Edgardo Schumacher ist nicht nur eines der ältesten Mitglieder und seit 35 Jahren Schatzmeister des Deutschen Turn- und Sportverein Valparaíso (DTSV). Mit viel Spaß an der Sache setzt sich bis heute der aktive Mann dafür ein, dass die deutsch-chilenischen Institutionen der Hafenstadt sich gemeinsam vor allem für die Jugend engagieren.
Von Paula Castillo
Als der Kasseler Schlosser Konrad Schumacher das weite Meer überquerte und 1908 endlich die Landschaft in Puerto Oktay erblickte, ahnte er nicht, dass die Verbindung zu seiner Heimat trotz der großen Entfernung zum abgelegenen Chile noch in der dritten Generation seiner Nachfahren weiter leben würde.

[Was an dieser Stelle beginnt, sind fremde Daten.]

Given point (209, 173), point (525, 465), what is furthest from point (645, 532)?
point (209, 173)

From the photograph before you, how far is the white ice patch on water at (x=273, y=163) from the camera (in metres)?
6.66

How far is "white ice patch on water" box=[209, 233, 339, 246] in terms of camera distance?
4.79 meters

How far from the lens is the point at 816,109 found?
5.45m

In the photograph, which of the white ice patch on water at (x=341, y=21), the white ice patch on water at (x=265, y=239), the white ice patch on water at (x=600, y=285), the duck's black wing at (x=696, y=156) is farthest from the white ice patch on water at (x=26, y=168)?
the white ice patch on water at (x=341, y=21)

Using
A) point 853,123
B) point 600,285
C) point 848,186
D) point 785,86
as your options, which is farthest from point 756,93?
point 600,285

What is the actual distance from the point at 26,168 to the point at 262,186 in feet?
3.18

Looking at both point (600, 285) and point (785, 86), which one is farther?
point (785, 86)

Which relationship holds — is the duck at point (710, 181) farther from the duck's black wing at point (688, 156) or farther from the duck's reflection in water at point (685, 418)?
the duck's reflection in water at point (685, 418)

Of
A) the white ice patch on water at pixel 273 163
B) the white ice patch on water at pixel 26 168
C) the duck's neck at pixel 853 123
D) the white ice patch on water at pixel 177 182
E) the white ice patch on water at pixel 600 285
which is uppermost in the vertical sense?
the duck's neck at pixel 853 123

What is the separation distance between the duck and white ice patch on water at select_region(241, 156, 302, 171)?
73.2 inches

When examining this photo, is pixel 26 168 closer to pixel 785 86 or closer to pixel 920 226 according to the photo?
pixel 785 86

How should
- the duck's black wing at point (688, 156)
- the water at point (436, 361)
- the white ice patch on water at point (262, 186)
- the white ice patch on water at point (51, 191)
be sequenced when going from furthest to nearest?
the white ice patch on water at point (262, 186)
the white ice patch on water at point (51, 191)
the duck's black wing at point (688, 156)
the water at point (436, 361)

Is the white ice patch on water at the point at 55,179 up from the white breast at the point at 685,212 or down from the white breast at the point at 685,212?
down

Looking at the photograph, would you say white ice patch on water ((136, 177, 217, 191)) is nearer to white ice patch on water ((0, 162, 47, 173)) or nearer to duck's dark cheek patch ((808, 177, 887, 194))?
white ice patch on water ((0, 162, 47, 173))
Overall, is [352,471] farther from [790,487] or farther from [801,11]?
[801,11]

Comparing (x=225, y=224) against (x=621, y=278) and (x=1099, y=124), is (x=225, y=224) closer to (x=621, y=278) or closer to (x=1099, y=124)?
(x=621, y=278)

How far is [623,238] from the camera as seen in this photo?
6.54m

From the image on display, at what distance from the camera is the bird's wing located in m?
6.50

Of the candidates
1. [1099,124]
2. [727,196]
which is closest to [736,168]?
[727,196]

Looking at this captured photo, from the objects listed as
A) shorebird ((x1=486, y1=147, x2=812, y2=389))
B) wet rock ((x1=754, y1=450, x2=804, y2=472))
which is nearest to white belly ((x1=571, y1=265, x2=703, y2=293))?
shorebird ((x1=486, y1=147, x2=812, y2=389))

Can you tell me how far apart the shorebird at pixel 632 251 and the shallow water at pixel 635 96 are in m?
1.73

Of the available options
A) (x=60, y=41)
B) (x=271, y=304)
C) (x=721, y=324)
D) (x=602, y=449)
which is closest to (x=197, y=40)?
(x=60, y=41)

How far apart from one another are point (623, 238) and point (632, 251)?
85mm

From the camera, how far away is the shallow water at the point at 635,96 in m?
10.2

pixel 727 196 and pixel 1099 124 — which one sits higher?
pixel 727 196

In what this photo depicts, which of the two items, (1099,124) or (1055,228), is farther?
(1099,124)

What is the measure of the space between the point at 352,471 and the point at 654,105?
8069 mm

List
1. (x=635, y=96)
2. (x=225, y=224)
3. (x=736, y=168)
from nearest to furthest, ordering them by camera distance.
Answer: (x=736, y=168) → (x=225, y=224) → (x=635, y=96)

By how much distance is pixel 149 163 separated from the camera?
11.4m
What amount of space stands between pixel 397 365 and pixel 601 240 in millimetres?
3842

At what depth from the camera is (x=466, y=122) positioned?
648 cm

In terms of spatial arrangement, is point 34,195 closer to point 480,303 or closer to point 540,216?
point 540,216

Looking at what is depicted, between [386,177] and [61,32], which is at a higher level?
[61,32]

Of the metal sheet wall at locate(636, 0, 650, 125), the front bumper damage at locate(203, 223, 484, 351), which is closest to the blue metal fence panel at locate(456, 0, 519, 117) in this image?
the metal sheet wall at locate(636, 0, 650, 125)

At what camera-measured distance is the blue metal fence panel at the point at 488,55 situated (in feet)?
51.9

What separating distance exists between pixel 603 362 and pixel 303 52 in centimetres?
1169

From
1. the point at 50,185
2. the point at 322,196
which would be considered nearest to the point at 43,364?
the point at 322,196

Sein Enkel Edgardo Schumacher lebt in Viña del Mar und hat inzwischen selber sieben Enkelkinder. Der gebürtige «Osornino» erzählt, dass er als Chilene mit deutschen Vorfahren zwar einen deutschen Pass besitze, dass er ihn aber kaum benutzt habe. Doch beim Gespräch merkt man schnell, dass die Beziehung zu seinen Wurzeln noch sehr lebendig ist und dass sie sich insbesondere in seinem langjährigen Engagement als Schatzmeister und Geschäftsführer des Deutschen Turn- und Sportvereins Valparaíso ausdrückt.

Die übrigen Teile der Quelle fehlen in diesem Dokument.